▸ To be done
a) In the restaurant bankruptcy text, how many company-owned restaurants does Logan's Roadhouse operate?
b) The restaurant bankruptcy text describes a 2010 sale of Logan's Roadhouse to Kelso & Company. List every party it names as a seller in that sale.
c) Continue the restaurant bankruptcy text from its final sentence.
* BEGIN Extract provided *
Steakhouse chain Logan’s Roadhouse Inc. filed for bankruptcy protection on August 8, 2016, after striking a deal with Kelso & Co. and one of its bondholders, Blackstone Group’s GSO Capital Partners LP, to swap more than $300 million in debt for control of the restaurant chain’s equity. The 10.75 percent notes were originally issued as a $355 million series in late 2010 to back a sponsor-to-sponsor sale of Logan’s Roadhouse to Kelso & Company from Bruckmann Rosser Sherrill & Co., Black Canyon Capital, Canyon Capital Advisors, and company management. Last fall, investors engaged in a private bond swap, wherein two other series of bonds were put in place. The negotiated pre-packaged bankruptcy plan and restructuring support agreement proposes to pay general unsecured creditors $350,000 if they vote in favor of the plan. Unsecured creditors are owed in excess of $14 million (plus landlord claims related to the closing of 18 restaurants prior to the bankruptcy filing). The committee representing unsecured creditors is expected to challenge the amount to be paid to unsecured creditors under the proposed plan. Logan’s Roadhouse operates 230 company-owned restaurants and 26 franchised restaurants in 23 states. 
In addition, on August 10, 2016, Last Call Guarantor, LLC, the owner and operator of 48 Fox and Hound restaurants, 23 Champps restaurants, and 9 Bailey Sports Grille locations filed for bankruptcy protection under chapter 11 of the Bankruptcy Code. Last Call owes more than $75 million to Antares Capital, LP, as successor to General Electric Capital Corporation, under a first lien credit facility, $36 million to certain lenders under a second lien facility, and over $6 million to unsecured trade vendors, landlords and creditors. Last Call is seeking to market and sell its assets through a court-supervised sale process.
* END Extract provided *
* BEGIN Entries shown *
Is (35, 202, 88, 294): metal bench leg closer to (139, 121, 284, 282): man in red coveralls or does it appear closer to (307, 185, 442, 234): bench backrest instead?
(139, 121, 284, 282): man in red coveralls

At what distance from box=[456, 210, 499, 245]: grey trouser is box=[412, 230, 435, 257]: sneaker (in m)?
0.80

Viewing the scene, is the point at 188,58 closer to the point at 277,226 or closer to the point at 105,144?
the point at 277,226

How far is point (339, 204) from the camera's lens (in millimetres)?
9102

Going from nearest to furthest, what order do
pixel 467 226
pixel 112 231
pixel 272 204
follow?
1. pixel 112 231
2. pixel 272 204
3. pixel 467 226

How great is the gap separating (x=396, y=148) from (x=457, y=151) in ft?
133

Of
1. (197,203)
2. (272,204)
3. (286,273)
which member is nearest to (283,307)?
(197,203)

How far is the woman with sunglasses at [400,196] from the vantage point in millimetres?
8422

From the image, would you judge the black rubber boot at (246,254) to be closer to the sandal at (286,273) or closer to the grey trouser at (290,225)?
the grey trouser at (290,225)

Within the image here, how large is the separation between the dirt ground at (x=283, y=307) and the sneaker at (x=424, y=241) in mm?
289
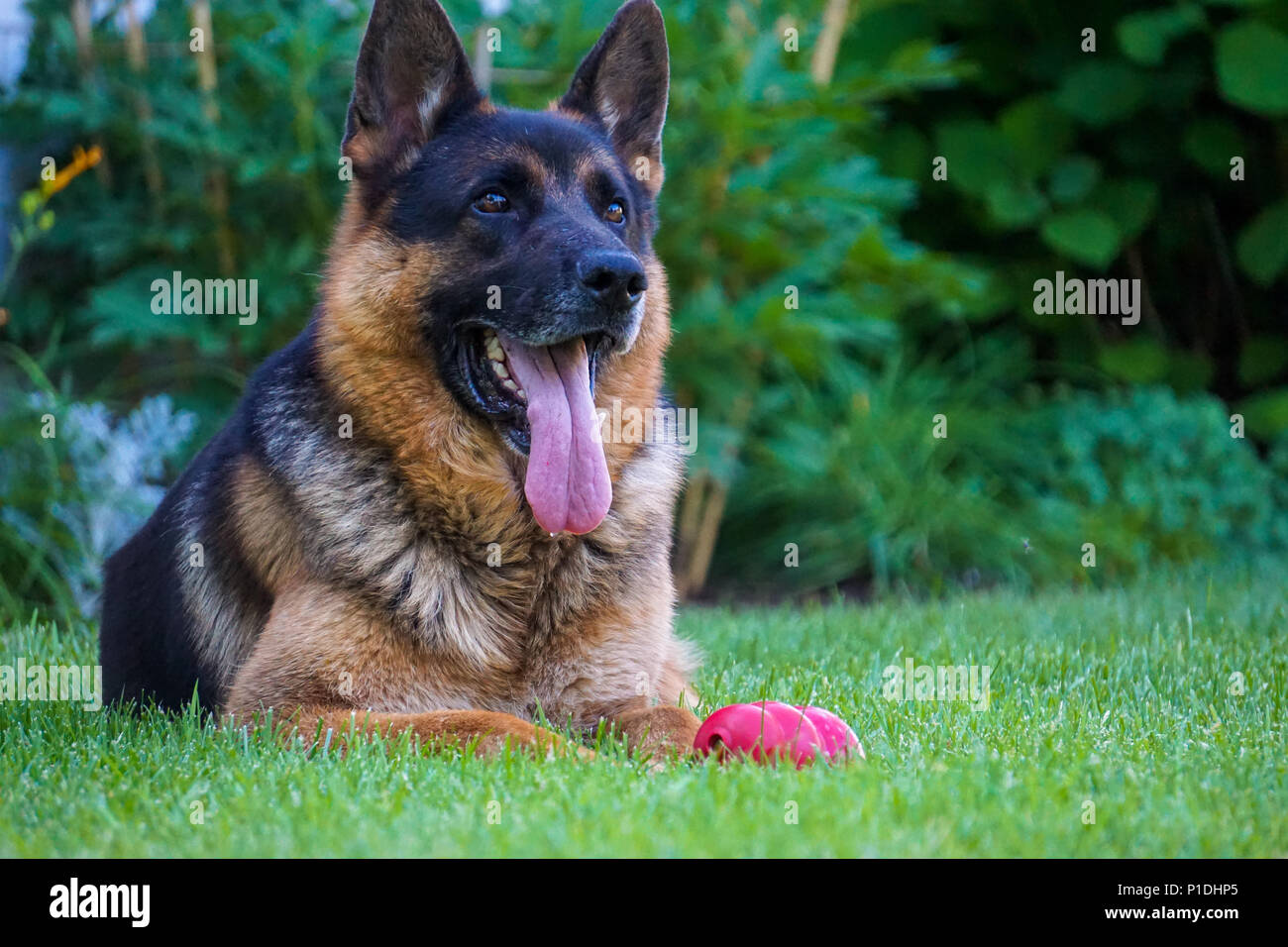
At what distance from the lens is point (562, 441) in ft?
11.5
* END Entries shown *
* BEGIN Entries shown *
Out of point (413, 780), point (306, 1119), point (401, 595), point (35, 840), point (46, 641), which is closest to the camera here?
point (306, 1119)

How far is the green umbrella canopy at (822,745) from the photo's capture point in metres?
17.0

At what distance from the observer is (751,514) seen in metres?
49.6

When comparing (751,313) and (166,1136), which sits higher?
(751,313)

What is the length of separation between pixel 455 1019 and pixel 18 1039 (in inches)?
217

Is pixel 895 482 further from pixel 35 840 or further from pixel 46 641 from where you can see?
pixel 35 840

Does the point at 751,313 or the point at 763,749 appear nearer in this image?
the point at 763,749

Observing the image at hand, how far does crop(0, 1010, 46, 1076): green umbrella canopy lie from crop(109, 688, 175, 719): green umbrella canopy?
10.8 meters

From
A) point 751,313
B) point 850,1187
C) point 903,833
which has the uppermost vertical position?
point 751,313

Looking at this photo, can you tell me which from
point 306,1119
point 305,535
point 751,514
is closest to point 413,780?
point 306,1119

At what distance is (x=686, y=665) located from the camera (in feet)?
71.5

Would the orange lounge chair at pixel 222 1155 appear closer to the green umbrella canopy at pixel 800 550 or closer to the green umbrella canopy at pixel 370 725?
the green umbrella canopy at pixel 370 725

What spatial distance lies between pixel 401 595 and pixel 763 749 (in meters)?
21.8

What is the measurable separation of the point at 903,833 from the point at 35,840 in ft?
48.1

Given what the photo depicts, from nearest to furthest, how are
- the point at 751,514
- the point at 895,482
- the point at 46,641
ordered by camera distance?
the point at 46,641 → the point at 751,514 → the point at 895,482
* END Entries shown *
* BEGIN Entries shown *
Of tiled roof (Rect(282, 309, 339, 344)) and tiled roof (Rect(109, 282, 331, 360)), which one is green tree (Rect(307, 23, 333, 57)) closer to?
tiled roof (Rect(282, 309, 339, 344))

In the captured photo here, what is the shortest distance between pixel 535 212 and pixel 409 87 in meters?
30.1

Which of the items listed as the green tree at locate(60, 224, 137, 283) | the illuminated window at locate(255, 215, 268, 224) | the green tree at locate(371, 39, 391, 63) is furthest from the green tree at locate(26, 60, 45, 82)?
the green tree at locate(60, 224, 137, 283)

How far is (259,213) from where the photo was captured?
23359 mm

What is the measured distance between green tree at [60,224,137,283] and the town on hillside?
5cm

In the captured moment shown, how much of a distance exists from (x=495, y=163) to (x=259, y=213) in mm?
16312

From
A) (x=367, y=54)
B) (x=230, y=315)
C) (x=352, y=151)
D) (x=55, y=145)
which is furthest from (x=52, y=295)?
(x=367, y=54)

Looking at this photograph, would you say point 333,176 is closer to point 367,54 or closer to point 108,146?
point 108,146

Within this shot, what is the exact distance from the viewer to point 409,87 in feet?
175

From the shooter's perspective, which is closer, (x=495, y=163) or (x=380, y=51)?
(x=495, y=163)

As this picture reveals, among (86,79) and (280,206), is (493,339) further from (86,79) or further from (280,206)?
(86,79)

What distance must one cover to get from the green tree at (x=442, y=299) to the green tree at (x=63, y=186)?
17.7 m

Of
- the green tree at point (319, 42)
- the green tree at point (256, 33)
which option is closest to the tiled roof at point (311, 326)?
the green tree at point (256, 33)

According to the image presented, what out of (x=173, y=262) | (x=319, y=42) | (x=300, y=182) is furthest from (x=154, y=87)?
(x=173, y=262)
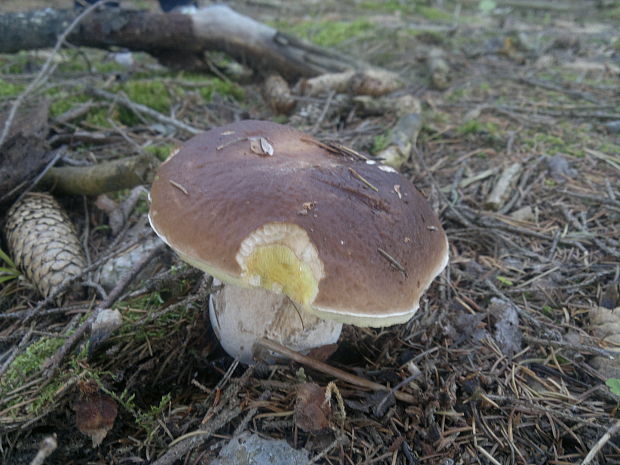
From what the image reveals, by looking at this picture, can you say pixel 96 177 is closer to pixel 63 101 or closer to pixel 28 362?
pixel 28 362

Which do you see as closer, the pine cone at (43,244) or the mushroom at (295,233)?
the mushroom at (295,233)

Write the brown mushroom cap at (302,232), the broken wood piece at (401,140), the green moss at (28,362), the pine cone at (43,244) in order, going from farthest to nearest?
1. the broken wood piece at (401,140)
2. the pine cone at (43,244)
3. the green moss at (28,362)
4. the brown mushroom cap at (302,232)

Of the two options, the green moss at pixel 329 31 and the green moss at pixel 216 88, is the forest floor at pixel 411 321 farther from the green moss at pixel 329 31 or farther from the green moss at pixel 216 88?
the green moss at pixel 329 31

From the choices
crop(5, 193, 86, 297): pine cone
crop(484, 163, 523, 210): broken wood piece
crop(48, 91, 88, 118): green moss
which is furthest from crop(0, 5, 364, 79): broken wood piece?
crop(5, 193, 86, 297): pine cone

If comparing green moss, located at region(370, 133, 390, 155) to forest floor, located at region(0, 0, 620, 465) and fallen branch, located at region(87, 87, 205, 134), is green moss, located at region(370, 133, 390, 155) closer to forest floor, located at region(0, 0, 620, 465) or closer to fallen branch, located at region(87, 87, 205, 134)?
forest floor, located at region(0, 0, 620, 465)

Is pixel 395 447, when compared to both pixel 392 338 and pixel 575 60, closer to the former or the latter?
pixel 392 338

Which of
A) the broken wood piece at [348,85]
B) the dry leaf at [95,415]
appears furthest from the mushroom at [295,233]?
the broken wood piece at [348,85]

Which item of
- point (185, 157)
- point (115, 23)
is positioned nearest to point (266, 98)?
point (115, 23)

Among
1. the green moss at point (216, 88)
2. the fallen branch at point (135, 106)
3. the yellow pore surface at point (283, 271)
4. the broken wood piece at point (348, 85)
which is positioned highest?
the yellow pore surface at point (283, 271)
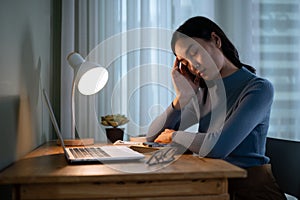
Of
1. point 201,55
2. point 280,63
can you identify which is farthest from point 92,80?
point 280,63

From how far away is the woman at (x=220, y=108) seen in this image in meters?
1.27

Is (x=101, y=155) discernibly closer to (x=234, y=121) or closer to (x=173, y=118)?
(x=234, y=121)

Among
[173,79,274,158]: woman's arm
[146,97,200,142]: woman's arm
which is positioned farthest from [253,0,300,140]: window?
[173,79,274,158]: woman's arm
* END Entries shown *
▸ Outputs by task
a) 230

b) Bruckmann Rosser Sherrill & Co., Black Canyon Capital, Canyon Capital Advisors, and company management

c)
These filings are in addition to the recent chapter 11 bankruptcy filings by Quaker Steak & Lube, which operated 19 corporate owned and 43 franchised casual dining restaurants located in 20 states and Canada (QSL was represented by McDonald Hopkins as its restructuring counsel and sold substantially all of its assets to TravelCenters of America); Buffets LLC, which operated 300 restaurants in 35 states, Fired Up, Inc., an operator and franchisor of around 100 John Carino’s Italian restaurants, and Flour City Bagels, a franchisee operating 32 Bruegger’s Bagels in upper New York. 
According to a report by KeyBanc Capital Markets, since 2005, the average casual dining check has risen almost 20 percent, while traffic has dipped nearly 30 percent. In addition, according to a recent report in the National Restaurant News, same store sales fell in the casual dining industry for the second straight quarter in 2016. The restaurant industry is facing labor and regulatory hurdles due to minimum wage increases, new overtime laws under the Fair Labor Standards Act, rising health care costs, and joint-employer rulings from the National Labor Relations Board. At the same time, millennials are favoring fast-casual restaurants like Chipotle, Panera, and various fast-casual build your own pizza concepts.
Restaurant operators’ success is dependent on discretionary consumer spending and attracting guests into their restaurants. Time will tell if the experts are correct in predicting a restaurant industry recession for the remainder of 2016.